Ondertussen beoordeelde Grześ gemoedereerd de situatie.

‘Dus?’ vroeg moeder.

Hij ademde diep.

‘Dit is immers maar voorlopig.’

‘Wat is voorlopig?’

‘Ik was juist van plan het allemaal op te vouwen.’

‘En de schoenen?’

Grześ keek met een scheve blik naar zijn bemodderde schoenen. ‘Ik zet ze zo wel weg.’

‘Het komt me voor dat je ze bovendien ook weleens zou kunnen schoonmaken. Wat vind jij?’
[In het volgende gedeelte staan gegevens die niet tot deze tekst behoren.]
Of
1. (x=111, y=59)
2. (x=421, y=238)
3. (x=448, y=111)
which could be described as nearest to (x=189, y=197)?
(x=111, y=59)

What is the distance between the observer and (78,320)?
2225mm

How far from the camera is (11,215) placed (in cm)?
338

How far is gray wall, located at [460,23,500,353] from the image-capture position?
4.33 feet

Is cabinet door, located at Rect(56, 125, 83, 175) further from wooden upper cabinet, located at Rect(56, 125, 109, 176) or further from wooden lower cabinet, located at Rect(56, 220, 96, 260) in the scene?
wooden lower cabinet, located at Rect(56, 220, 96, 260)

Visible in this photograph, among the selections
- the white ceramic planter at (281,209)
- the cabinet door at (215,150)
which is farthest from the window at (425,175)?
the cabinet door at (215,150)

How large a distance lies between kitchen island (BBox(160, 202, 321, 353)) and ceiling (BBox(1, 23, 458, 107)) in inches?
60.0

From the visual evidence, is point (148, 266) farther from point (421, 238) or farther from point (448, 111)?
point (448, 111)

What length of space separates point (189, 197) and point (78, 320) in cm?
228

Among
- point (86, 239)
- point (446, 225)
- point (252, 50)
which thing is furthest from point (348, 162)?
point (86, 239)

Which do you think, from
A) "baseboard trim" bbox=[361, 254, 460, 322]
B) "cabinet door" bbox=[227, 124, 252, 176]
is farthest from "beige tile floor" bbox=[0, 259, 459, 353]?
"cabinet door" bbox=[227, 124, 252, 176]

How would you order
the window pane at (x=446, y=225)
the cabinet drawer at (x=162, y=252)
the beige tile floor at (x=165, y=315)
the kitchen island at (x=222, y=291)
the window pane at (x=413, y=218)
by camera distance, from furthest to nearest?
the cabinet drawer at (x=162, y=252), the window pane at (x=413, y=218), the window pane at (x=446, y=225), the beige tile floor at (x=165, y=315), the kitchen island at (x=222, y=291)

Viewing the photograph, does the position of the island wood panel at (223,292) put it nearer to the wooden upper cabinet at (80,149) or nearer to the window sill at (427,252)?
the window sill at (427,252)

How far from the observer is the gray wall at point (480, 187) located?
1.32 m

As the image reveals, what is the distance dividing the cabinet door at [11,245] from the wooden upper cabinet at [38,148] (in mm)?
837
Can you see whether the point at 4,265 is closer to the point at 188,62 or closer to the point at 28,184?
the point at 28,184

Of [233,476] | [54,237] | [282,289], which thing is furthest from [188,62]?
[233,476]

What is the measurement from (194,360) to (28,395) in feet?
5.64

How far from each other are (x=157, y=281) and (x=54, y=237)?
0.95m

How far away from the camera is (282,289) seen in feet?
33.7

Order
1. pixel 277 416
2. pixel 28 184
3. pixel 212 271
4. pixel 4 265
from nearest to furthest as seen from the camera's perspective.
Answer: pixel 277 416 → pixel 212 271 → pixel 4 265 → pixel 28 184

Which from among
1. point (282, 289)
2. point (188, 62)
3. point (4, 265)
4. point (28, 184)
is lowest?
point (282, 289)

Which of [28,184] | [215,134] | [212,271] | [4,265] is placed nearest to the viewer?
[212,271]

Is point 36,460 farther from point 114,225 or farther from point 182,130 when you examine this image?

Zonder op antwoord van Grześ te wachten deed ze het nachtlampje naast de slaapbank aan, waarna ze het grote licht uitdeed.

‘En een beetje vlot, Grześ,’ zei ze toen ze inmiddels bij de deur stond. ‘Morgen kun je weer niet uit je bed komen. En vergeet je niet te wassen.’

‘En waarin moet ik slapen?’ jammerde Grześ.

‘Hoezo waarin?’

‘Je hebt mijn pyjama toch in de was gedaan.’

Zijn moeder schudde meewarig het hoofd.

‘Weet je dan niet dat er een andere, schone in de kast ligt?’

Onmiddellijk begon Łukasz’ hart sneller te kloppen. De kast! Hoe kon hij vergeten dat in de kast niet alleen zijn spullen lagen, maar ook die van Grześ. Dus hoe moest het nu verder? Wat als Grześ de daarin verborgen vos zag? Natuurlijk zet die het op een schreeuwen en zal de vos schikken en ervan doorgaan. Moet ik hem dan waarschuwen? Maar wie? Łukasz werd overvallen door twijfel. Wie moest hij waarschuwen, Grześ of de vos? Wie moest hij vertrouwen?

Ondertussen moest Grześ de opmerkingen van zijn moeder bijzonder ter harte hebben genomen, want nadat hij zijn kleren netjes had opgevouwen en de slaapbank voor de nacht had opgemaakt, was hij met zijn schoenen verdwenen naar de badkamer. Het wachten op de terugkeer van zijn broer leek Łukasz een eeuwigheid te duren. Wat zou hij daar toch doen? dacht hij. Hij zal toch ook niet zijn oren zijn gaan wassen… Hij kon echter niet besluiten op te staan en iets te ondernemen. Dus lag hij daar onbeweeglijk, met een wang in het kussen gedrukt, maar ondertussen raakte hij door een steeds grotere onrust bevangen en voelde bovendien dat zijn oren niet alleen niet afkoelden maar in brand leken te staan en steeds ergerlijker prikten.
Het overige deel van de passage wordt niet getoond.